The variability of each person’s writing style remains challenging without very large datasets of samples which most recognition systems lack currently.
(Image from Google Cloud Vision)
Complex Document Constraints
Intricate digitized documents like insurance claims, engineering schematics, and financial statements with dense tables, multi-font text blocks, and embedded diagrams can strain OCR extraction capabilities leading to significant loss of original structure and formatting details when converted.
Lack of Contextual Document Understanding
While modern AI-enhanced OCR can accurately identify characters and words, most engines lack abilities to fully comprehend the contextual meaning, intent, and relationships between extracted text elements.
Links between concepts, numeric inferences, and document purpose require human-level understanding.
Restricted Use Cases
Despite major progress, OCR retains fundamental constraints around recognizing only specific document types like invoices or standardized forms – but can struggle with niche formats.
Extensive customization is needed for industry-specialized OCRs that can understand domain terminology and data interdependencies.
In summary, today’s OCR systems may falter with non-standard document properties, unconstrained handwriting, complex file structures, contextual inference requirements, or highly-customized use cases – showing key vectors for improvement via emerging techniques.
Conclusion
While optical character recognition software has evolved substantially in capabilities, accuracy rates, and language support, some inherent limitations around image quality assumptions, handwriting recognition, complex document layouts, and contextual understanding still remain.
However, advanced techniques like intelligent document processing solutions that integrate OCR, natural language processing, and machine learning are beginning to overcome these restrictions.
As research continues, the boundaries of automated text extraction and comprehension will steadily expand – increasing adoption across industries.

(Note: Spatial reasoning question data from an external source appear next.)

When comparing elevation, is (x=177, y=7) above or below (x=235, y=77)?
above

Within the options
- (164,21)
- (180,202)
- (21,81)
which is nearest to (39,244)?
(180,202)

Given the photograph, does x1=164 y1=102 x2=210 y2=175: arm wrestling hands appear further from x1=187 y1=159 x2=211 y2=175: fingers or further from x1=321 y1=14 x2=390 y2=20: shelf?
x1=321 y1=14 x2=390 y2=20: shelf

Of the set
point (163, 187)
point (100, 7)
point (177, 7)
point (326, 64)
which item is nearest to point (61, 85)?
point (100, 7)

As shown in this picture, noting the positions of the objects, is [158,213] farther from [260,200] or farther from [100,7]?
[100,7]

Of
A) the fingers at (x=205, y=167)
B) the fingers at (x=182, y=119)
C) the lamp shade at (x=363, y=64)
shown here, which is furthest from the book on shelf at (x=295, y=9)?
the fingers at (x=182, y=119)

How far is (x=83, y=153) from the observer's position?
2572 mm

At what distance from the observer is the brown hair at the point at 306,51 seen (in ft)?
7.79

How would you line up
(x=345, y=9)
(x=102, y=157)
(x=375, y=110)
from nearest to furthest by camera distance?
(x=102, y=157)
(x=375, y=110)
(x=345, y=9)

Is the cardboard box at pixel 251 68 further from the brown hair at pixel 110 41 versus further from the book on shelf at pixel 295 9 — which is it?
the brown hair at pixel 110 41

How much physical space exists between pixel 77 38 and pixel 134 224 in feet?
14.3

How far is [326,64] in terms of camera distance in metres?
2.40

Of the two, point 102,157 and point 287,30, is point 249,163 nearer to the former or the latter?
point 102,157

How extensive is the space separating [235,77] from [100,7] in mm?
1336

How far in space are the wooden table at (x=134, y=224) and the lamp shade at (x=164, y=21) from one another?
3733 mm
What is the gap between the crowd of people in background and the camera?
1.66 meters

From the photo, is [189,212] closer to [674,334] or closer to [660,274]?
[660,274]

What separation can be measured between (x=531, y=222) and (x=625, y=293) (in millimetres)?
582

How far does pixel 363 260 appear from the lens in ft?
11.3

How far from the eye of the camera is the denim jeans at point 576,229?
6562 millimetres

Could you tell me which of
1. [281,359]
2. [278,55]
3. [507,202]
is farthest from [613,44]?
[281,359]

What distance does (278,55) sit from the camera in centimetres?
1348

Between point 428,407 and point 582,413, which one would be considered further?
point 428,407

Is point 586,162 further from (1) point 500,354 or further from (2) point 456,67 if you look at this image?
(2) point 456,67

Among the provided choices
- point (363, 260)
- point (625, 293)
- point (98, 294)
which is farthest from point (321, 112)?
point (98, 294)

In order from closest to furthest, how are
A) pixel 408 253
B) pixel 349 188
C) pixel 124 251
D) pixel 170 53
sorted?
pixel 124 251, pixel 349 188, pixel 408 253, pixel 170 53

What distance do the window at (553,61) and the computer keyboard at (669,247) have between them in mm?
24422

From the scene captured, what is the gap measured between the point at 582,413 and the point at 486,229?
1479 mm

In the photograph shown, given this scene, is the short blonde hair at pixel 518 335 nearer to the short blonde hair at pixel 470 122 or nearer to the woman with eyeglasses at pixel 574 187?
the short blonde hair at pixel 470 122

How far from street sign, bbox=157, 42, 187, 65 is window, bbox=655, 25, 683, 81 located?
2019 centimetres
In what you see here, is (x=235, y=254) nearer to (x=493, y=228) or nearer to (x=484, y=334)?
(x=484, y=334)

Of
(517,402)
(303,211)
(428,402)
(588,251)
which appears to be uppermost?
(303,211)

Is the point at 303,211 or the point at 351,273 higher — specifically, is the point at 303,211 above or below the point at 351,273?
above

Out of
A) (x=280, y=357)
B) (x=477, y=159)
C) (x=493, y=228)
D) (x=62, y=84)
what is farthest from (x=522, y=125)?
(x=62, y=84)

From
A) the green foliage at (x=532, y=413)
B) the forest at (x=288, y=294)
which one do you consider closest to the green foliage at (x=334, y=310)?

Though precision gains will gradually taper, robust OCR will eventually fulfill its promise of fully replicating human-level reading and comprehension.
Frequently Asked Questions about OCR Accuracy
Here are some FAQs related to OCR accuracy and the answers:
What is a good accuracy for OCR?
A good OCR accuracy rate typically exceeds 95%. For critical applications like legal or financial document processing, striving for 98% or higher is recommended.
How do you evaluate OCR results?
OCR results are evaluated using metrics like Character Error Rate (CER) and Word Error Rate (WER), comparing OCR output against the original, error-free text.
What are the types of OCR errors?
Common OCR errors include substitution (wrong character recognition), deletion (missing characters), and insertion (adding extra characters).
What can OCR detect?
OCR can detect and convert printed or handwritten text from images or scanned documents into machine-readable form, including characters, words, and basic formatting.
What can cause OCR to fail?
OCR can fail due to poor image quality, complex layouts, unusual fonts, low contrast, language limitations, and errors in the OCR algorithm.
What are the problems with OCR technology?
Problems with OCR include handling cursive handwriting, recognizing rare fonts, managing noisy backgrounds, and inaccuracies with multilingual texts.
What is the difference between OCR and AI OCR?
Traditional OCR relies on pattern recognition, while AI OCR uses machine learning algorithms, improving accuracy and adaptability with different text styles and languages.